*Цель задания*: Перепишите дословно из отрывка про Михаила и Богданова кусок, который начинается словами «Он был обаятельным» и заканчивается словами «в условиях реакции.», включая их.

*Отрывок текста*:
---------------

Об этом Михаил и говорил с Горьким вскоре после беседы с Луначарским.
Алексей Максимович оживился:
— Ищут, лучшие люди России ищут…
Михаил у Луначарского встречался с Богдановым. Ему запомнился этот коренастый, светловолосый человек, с серыми серьезными глазами.
Он был обаятельным собеседником, покорявшим слушателей эрудицией и логикой ума.
Но когда Богданов касался своих тактических разногласий с Лениным, Вилонов настораживался. Как упрямый пахарь, Богданов вел свою старую борозду, не глядя ни вправо, ни влево. Он не хотел верить, что революция уже закончилась, что условия изменились, что нужно переходить к новой тактике, и продолжал проповедовать старые революционные лозунги, не считаясь ни с чем. Ему совершенно были чужды гибкость, умение маневрировать, приспосабливаться к изменившимся условиям. И когда Ленин, обладавший удивительнейшим чутьем жизни, сделал свой очередной переход к новой тактике, Богданов выступил против. В ответ на такие внешние логические рассуждения Михаил с сомнением качал головой: он лучше Богданова знал Россию, на себе испытал беспомощность старой тактики в условиях реакции.

---------------

*Исходный материал*:
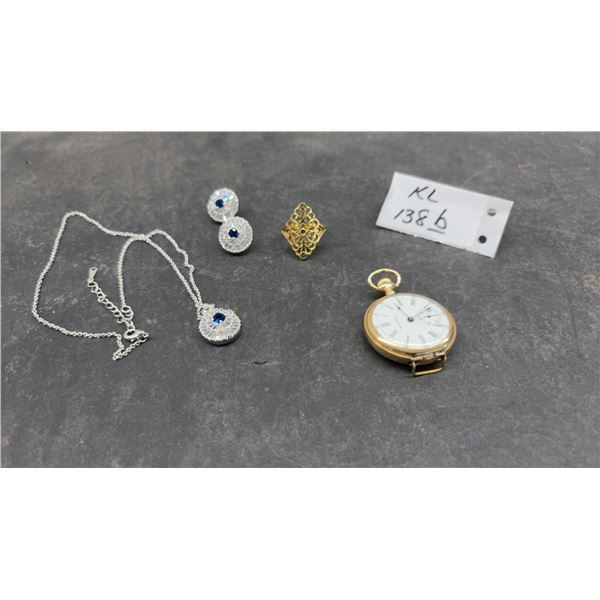 Waltham Gold Ladies Changeover Pocket Watch, Silver-Tone Sapphire Style Necklace with Matching Stud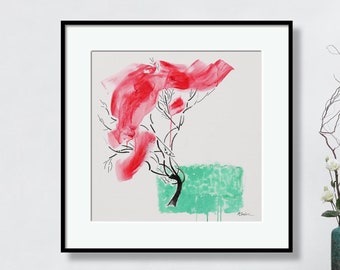 Print of ACRYLIC LANDSCAPE, 16x16 red tree print, red and black colors landscape, minimalist landscape, minimalist print, red and green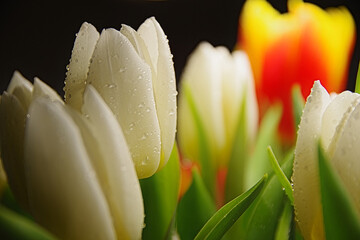 Naklejka premium white tulips in close-up 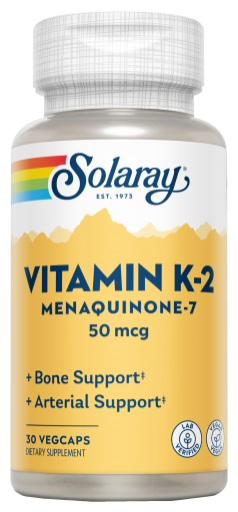 Solaray K2 Menaquinone Vitamina K2 30 Capsule Vegetali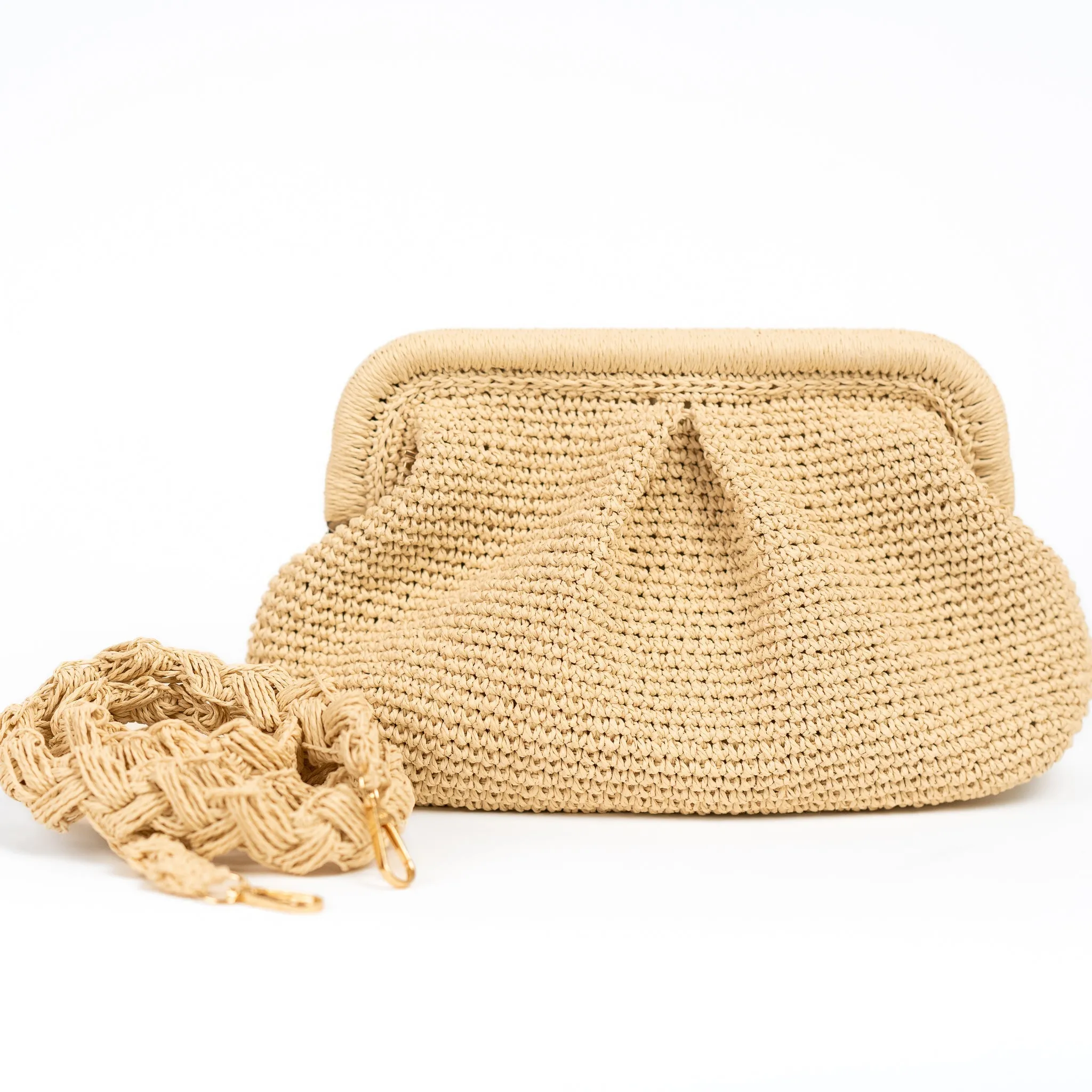 Black Raffia Clutch Purse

---------------

*Решение задания*:
Он был обаятельным собеседником, покорявшим слушателей эрудицией и логикой ума.
Но когда Богданов касался своих тактических разногласий с Лениным, Вилонов настораживался. Как упрямый пахарь, Богданов вел свою старую борозду, не глядя ни вправо, ни влево. Он не хотел верить, что революция уже закончилась, что условия изменились, что нужно переходить к новой тактике, и продолжал проповедовать старые революционные лозунги, не считаясь ни с чем. Ему совершенно были чужды гибкость, умение маневрировать, приспосабливаться к изменившимся условиям. И когда Ленин, обладавший удивительнейшим чутьем жизни, сделал свой очередной переход к новой тактике, Богданов выступил против. В ответ на такие внешние логические рассуждения Михаил с сомнением качал головой: он лучше Богданова знал Россию, на себе испытал беспомощность старой тактики в условиях реакции.